Soldiers in the streets of Washington, DC
Two days before the 1932 Los Angeles Olympics opened
July 28, 1932: The bullet tore through the immigrant’s back and lodged in his pelvic cavity. Thirty-eight-year-old Eric Carlson of Oakland, California had come to America from Sweden. He enlisted in the Army just weeks after the United States entered World War I, served for more than a year in France with the 76th Field Artillery, and survived a German gas attack and shell shock. But more than a decade after he endured trench warfare, he was killed by a Washington, DC policeman for protesting against the country he served.

Two days before the 1932 Los Angeles Olympics opened, President Herbert Hoover asked his Secretary of War to deploy soldiers in the forced removal of nearly 20,000 World War I veterans. Dubbed the “Bonus Army”, the desperate men had encamped throughout the city—in abandoned Federal buildings and in shanties along the Anacostia River—for two months, demanding early payment of bonuses promised them for their service. Most were owed $600 ($15,000 in 2025 dollars)—a considerable sum, and a lifeline, in the depths of the Great Depression.
But Hoover dismissed them, claiming that half were “not even veterans” and insisted that “communists” were behind the protest. Army Chief of Staff Douglas MacArthur, supported by Major George S. Patton and Major Dwight D. Eisenhower, ordered 1,000 soldiers—cavalry, tanks, machine-gunners and infantrymen— to subdue the “bad looking mob” whom he labeled “insurrectionists”. Unwilling to acknowledge the composition of the protesters, MacArthur insisted “if there was one man in ten in that group today which is a veteran, it would surprise me”.
The vast majority were indeed veterans, and like the four-million-strong Army at-large, one in five were immigrants including Lithuanian William Hushka of Chicago. Shot through the heart, he died instantly. Eric Carlson writhed in agony for four days before succumbing to his wounds. By then, the Xth Olympiad was underway in Los Angeles.
Los Angeles, the Great Migrant City
When Vice President Charles Curtis opened the 1932 Olympics in place of the embattled Hoover, he did so in a city of migrants and immigrants. No one, it seemed, was truly from Los Angeles. Of the 2.2 million people living in Los Angeles County at the time of the Games, just one in five were born in California. Most had migrated from Texas, Arkansas, Missouri, Oklahoma and other parts of the country, but all were branded “Okies”. Nearly 90% of the population was white.

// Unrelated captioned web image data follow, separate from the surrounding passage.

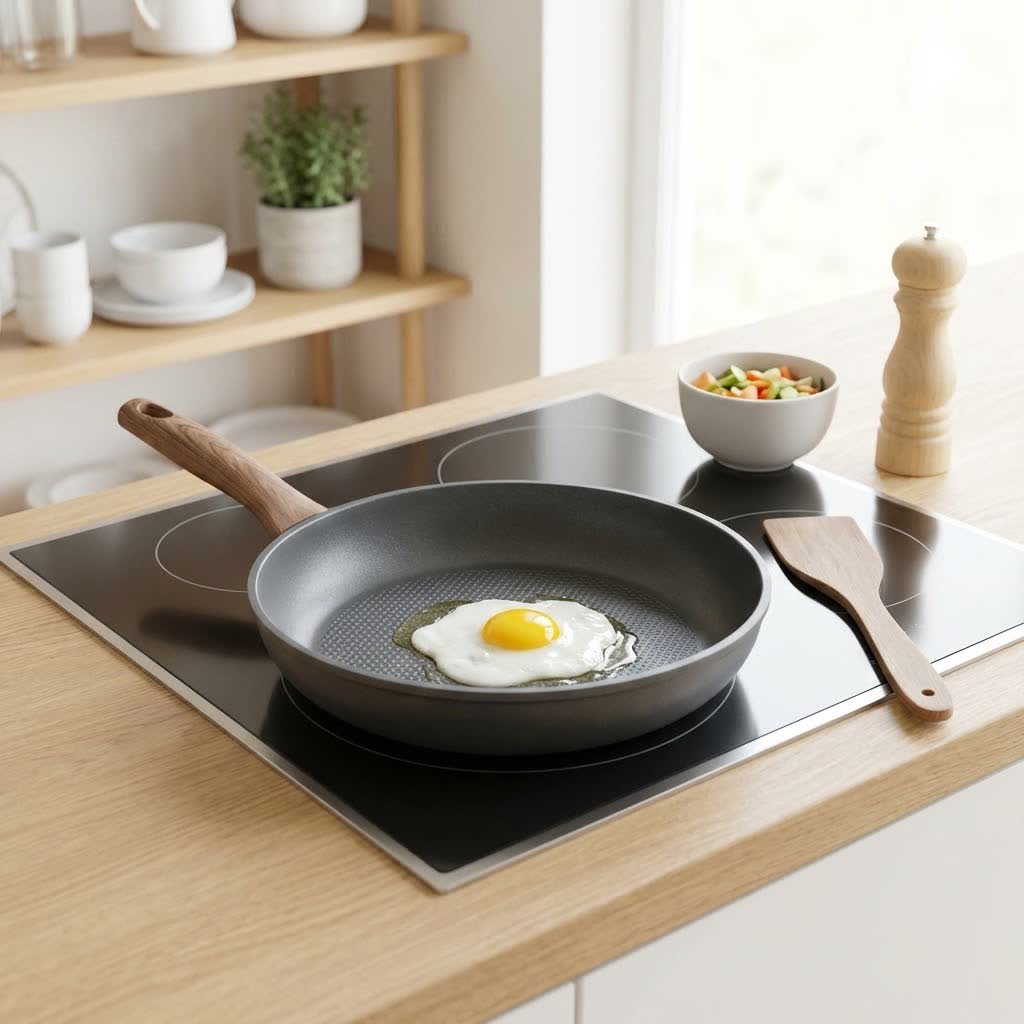 The Ultimate Showdown: Cast Iron vs. Non-Stick Pans for Everyday Cooking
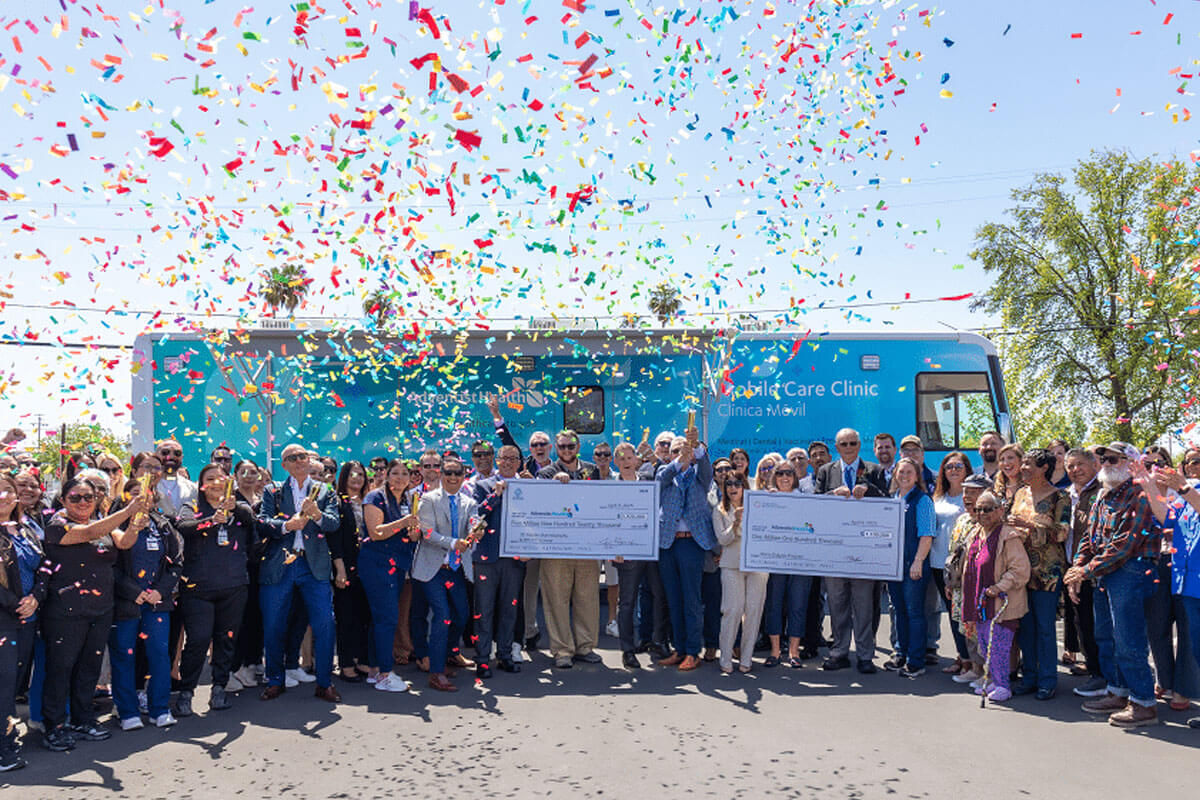 Celebrating a Transformative Gift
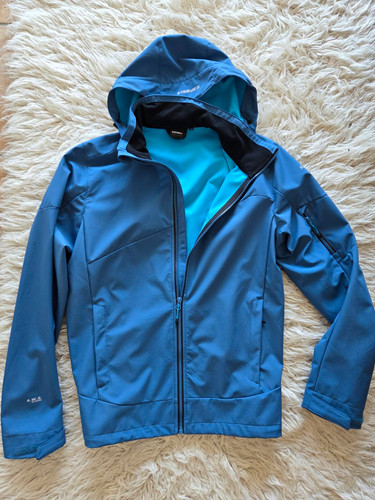 Icepeak softshelljacke herren - icepeak,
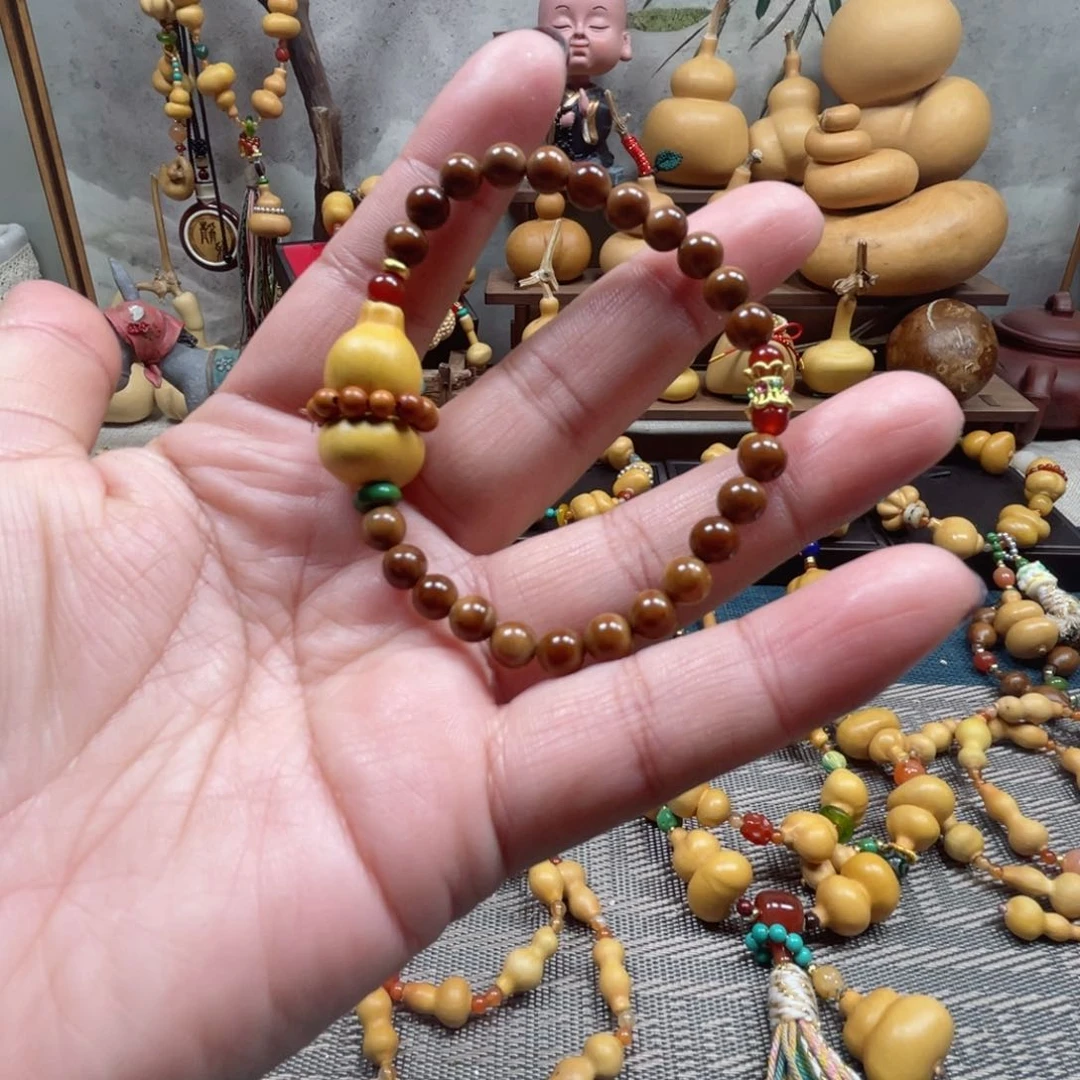 L****?天然葫芦手工制作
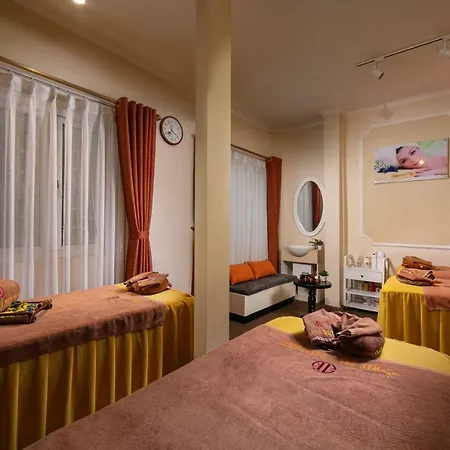 Hanoi Center Silk Premium Hotel & Spa & Travel-3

Then, as now, Los Angeles also had a large (15%) immigrant population. But unlike today where Latinos predominate (49% of the current population), most immigrants living in the city of 1932 came from Italy, Germany and the rest of Europe. More than 50,000 Mexican nationals called LA home in 1930 (plus another 100,000 US citizens with Latino/Hispanic heritage), but as jobs disappeared during the Depression, many returned south of the border.
Reality didn’t stop those in power from laying blame with the “aliens”. On the eighth day of the Games, the Los Angeles Times reported that “thousands” of Chinese immigrants—barred since 1882 by the Chinese Exclusion Act—had been helped across the border by Mexican officials. Los Angeles’s Chief of Police told a reporter: “Most of our crime problems are caused by aliens without respect for the laws of the country.”
Legacies
Private First Class Eric Carlson was laid to rest in Arlington National Cemetery a week after he’d been shot. None of his three brothers from California were able to attend the service, but Washington, DC Police Commissioner Pelham Glassford, himself a veteran, paid his respects.
Herbert Hoover lost the November 1932 Presidential Election in a true landslide. As Franklin D. Roosevelt reportedly told an aide after the ugly scenes in the nation’s capital, “there is no need now to campaign.”
The Bonus Army may have lost their battle in 1932, but they eventually won over Congress with passage of the 1936 Adjusted Compensation Payment Act. Their protests led to a rethinking of how we treat our veterans and, ultimately, to the GI Bill of 1944. More than 25 million Americans and their families have since benefited.
Ugly stuff.. There's a reason William Manchester entitled his biography of MacArthur, "American Caesar." People always think the Yalu in '50 was his "Rubicon", which he in the end did not cross, and accepted his dismissal as commander in Korea and returned to civilian life. But the Anacostia River in '32 was a better fit. He ignored Hoover's orders not to cross it, and instead used force against veterans-protestors. Hoover should have fired him on the spot, But Hoover showed his lack of spine, and allowed it to happen.